* Begin *

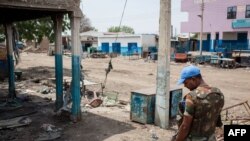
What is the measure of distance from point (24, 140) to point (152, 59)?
27705mm

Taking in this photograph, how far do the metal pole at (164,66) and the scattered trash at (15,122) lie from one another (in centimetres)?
366

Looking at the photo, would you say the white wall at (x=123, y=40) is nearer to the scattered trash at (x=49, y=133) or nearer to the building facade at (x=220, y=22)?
the building facade at (x=220, y=22)

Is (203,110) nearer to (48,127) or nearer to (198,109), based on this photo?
(198,109)

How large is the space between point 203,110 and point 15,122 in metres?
6.36

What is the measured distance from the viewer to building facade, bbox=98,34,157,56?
135 feet

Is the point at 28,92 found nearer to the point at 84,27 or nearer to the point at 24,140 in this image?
the point at 24,140

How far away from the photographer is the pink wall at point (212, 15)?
35603mm

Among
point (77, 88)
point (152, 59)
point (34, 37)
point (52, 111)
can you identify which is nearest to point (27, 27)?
point (34, 37)

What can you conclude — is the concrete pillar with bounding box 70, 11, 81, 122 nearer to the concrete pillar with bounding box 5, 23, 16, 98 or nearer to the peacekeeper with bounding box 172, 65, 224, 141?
the concrete pillar with bounding box 5, 23, 16, 98

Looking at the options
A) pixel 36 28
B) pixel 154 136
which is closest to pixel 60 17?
pixel 154 136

* End *

INSTRUCTIONS FOR THE TASK
Output the data above as a Markdown table with the columns Number and Line, covering the part that opens with the line containing "Looking at the photo, would" and closes with the final line of the data, both included. Give each line its own numbered row and omit blank lines.

EXPECTED ANSWER
| Number | Line |
|---|---|
| 1 | Looking at the photo, would you say the white wall at (x=123, y=40) is nearer to the scattered trash at (x=49, y=133) or nearer to the building facade at (x=220, y=22)? |
| 2 | the building facade at (x=220, y=22) |
| 3 | Is (203,110) nearer to (48,127) or nearer to (198,109), based on this photo? |
| 4 | (198,109) |
| 5 | How large is the space between point 203,110 and point 15,122 in metres? |
| 6 | 6.36 |
| 7 | What is the measured distance from the viewer to building facade, bbox=98,34,157,56? |
| 8 | 135 feet |
| 9 | Is the point at 28,92 found nearer to the point at 84,27 or nearer to the point at 24,140 in this image? |
| 10 | the point at 24,140 |
| 11 | How far away from the photographer is the pink wall at point (212, 15)? |
| 12 | 35603mm |
| 13 | Among |
| 14 | point (77, 88) |
| 15 | point (152, 59) |
| 16 | point (34, 37) |
| 17 | point (52, 111) |
| 18 | can you identify which is nearest to point (27, 27)? |
| 19 | point (34, 37) |
| 20 | What can you conclude — is the concrete pillar with bounding box 70, 11, 81, 122 nearer to the concrete pillar with bounding box 5, 23, 16, 98 or nearer to the peacekeeper with bounding box 172, 65, 224, 141? |
| 21 | the concrete pillar with bounding box 5, 23, 16, 98 |
| 22 | Looking at the options |
| 23 | A) pixel 36 28 |
| 24 | B) pixel 154 136 |
| 25 | which is closest to pixel 60 17? |
| 26 | pixel 154 136 |